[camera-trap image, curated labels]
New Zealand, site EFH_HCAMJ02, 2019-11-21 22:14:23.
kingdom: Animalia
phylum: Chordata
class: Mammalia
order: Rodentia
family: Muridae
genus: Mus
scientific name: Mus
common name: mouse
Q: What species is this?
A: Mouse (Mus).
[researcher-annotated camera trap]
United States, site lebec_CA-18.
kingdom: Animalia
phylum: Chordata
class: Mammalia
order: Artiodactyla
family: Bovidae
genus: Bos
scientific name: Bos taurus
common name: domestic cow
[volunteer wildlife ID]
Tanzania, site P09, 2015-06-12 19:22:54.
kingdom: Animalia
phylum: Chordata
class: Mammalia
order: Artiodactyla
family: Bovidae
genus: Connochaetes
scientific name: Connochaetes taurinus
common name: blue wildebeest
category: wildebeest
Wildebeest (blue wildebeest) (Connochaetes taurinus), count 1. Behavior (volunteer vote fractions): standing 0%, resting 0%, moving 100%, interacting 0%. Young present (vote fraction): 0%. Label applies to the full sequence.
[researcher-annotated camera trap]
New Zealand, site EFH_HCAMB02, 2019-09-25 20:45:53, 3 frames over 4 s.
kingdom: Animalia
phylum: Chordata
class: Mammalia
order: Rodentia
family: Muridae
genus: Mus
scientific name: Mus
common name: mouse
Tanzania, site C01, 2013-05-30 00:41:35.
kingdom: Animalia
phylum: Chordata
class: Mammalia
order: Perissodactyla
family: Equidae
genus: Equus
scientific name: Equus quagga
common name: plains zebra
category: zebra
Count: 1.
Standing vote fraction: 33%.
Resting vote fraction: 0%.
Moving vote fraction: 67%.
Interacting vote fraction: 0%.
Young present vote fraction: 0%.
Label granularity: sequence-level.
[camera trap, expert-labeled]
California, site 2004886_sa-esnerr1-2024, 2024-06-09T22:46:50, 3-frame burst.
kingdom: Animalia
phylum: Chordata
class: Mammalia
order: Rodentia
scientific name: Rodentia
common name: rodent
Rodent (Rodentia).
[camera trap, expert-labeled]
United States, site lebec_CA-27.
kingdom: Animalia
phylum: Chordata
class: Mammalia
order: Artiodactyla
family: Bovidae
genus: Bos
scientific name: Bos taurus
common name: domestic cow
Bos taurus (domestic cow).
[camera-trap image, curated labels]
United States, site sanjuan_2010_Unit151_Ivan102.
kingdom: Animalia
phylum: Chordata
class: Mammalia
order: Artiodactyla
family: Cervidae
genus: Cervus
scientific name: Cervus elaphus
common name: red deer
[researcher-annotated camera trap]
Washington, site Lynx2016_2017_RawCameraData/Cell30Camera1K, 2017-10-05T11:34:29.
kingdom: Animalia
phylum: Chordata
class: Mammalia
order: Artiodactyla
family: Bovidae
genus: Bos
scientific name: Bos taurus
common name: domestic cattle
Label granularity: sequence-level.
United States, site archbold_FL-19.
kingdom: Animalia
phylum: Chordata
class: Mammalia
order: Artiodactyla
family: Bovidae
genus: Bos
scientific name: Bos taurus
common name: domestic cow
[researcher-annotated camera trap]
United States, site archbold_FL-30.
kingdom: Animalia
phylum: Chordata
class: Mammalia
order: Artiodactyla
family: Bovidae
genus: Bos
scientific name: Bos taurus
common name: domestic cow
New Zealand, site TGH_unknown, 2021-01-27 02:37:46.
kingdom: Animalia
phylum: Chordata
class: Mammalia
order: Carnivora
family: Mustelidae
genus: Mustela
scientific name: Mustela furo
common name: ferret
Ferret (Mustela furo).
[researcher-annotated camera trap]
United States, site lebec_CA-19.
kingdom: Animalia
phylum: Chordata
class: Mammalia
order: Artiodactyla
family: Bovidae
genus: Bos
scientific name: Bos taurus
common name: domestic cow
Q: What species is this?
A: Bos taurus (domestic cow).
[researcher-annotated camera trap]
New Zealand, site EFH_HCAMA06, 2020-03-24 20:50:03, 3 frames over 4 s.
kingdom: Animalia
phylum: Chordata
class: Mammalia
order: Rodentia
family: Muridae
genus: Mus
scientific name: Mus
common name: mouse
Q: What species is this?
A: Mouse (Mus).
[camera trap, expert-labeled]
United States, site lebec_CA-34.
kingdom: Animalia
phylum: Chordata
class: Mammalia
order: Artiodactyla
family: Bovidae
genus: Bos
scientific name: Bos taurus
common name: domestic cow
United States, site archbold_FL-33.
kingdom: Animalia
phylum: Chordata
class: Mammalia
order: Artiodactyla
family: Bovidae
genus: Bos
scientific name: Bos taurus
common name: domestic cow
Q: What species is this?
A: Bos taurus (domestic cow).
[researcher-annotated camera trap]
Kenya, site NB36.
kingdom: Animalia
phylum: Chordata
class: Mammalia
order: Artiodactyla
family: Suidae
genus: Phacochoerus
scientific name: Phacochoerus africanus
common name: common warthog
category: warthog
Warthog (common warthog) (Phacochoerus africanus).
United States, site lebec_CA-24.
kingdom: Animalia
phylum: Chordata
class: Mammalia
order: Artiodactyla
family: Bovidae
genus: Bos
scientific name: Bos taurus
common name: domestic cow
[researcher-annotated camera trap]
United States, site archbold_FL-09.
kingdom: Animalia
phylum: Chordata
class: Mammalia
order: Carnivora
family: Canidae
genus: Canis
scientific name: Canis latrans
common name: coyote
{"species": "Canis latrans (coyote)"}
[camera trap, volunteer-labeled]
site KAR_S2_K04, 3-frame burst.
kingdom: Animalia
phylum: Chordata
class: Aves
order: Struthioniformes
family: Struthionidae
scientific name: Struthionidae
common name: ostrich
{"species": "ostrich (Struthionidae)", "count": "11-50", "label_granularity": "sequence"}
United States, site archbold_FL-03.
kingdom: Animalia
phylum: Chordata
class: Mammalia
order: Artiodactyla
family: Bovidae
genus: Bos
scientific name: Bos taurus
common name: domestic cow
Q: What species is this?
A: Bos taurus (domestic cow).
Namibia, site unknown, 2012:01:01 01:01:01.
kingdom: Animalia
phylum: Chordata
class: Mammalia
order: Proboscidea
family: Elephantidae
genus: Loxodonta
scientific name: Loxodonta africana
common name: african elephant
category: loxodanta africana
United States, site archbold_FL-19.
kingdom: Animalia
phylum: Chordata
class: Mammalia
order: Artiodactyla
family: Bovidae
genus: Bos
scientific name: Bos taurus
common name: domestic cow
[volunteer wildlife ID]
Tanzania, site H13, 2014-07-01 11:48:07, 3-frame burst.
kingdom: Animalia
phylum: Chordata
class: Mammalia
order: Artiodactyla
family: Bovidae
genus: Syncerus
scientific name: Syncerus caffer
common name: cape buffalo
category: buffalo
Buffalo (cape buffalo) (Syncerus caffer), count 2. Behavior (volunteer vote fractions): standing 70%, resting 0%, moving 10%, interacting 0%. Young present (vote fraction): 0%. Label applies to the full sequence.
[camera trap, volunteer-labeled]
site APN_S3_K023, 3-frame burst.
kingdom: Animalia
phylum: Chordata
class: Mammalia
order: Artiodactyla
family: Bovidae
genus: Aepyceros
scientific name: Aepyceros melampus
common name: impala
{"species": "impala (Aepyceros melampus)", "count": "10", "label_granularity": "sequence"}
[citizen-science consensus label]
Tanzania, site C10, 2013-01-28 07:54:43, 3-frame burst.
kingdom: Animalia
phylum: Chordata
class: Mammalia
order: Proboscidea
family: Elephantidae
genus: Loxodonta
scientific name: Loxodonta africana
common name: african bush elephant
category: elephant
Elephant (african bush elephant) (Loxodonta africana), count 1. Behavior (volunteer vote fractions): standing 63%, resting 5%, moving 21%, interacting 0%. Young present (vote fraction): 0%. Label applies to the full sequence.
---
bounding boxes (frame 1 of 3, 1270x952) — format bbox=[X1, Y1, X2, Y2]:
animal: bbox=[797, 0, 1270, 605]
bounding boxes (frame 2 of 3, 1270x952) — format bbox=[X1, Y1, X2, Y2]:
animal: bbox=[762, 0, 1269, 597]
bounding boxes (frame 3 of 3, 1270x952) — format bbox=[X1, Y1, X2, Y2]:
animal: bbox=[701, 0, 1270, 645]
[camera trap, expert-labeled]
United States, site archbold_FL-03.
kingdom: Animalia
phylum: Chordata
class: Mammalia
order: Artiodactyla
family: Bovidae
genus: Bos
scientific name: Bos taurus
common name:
# # #
After locating the line with "New Zealand, site TGH_unknown, 2021-01-27" above, return that line and every later line through the one with "class: Aves", word for word and with nothing else.

• **Exercise solution**:
New Zealand, site TGH_unknown, 2021-01-27 02:37:46.
kingdom: Animalia
phylum: Chordata
class: Mammalia
order: Carnivora
family: Mustelidae
genus: Mustela
scientific name: Mustela furo
common name: ferret
Ferret (Mustela furo).
[researcher-annotated camera trap]
United States, site lebec_CA-19.
kingdom: Animalia
phylum: Chordata
class: Mammalia
order: Artiodactyla
family: Bovidae
genus: Bos
scientific name: Bos taurus
common name: domestic cow
Q: What species is this?
A: Bos taurus (domestic cow).
[researcher-annotated camera trap]
New Zealand, site EFH_HCAMA06, 2020-03-24 20:50:03, 3 frames over 4 s.
kingdom: Animalia
phylum: Chordata
class: Mammalia
order: Rodentia
family: Muridae
genus: Mus
scientific name: Mus
common name: mouse
Q: What species is this?
A: Mouse (Mus).
[camera trap, expert-labeled]
United States, site lebec_CA-34.
kingdom: Animalia
phylum: Chordata
class: Mammalia
order: Artiodactyla
family: Bovidae
genus: Bos
scientific name: Bos taurus
common name: domestic cow
United States, site archbold_FL-33.
kingdom: Animalia
phylum: Chordata
class: Mammalia
order: Artiodactyla
family: Bovidae
genus: Bos
scientific name: Bos taurus
common name: domestic cow
Q: What species is this?
A: Bos taurus (domestic cow).
[researcher-annotated camera trap]
Kenya, site NB36.
kingdom: Animalia
phylum: Chordata
class: Mammalia
order: Artiodactyla
family: Suidae
genus: Phacochoerus
scientific name: Phacochoerus africanus
common name: common warthog
category: warthog
Warthog (common warthog) (Phacochoerus africanus).
United States, site lebec_CA-24.
kingdom: Animalia
phylum: Chordata
class: Mammalia
order: Artiodactyla
family: Bovidae
genus: Bos
scientific name: Bos taurus
common name: domestic cow
[researcher-annotated camera trap]
United States, site archbold_FL-09.
kingdom: Animalia
phylum: Chordata
class: Mammalia
order: Carnivora
family: Canidae
genus: Canis
scientific name: Canis latrans
common name: coyote
{"species": "Canis latrans (coyote)"}
[camera trap, volunteer-labeled]
site KAR_S2_K04, 3-frame burst.
kingdom: Animalia
phylum: Chordata
class: Aves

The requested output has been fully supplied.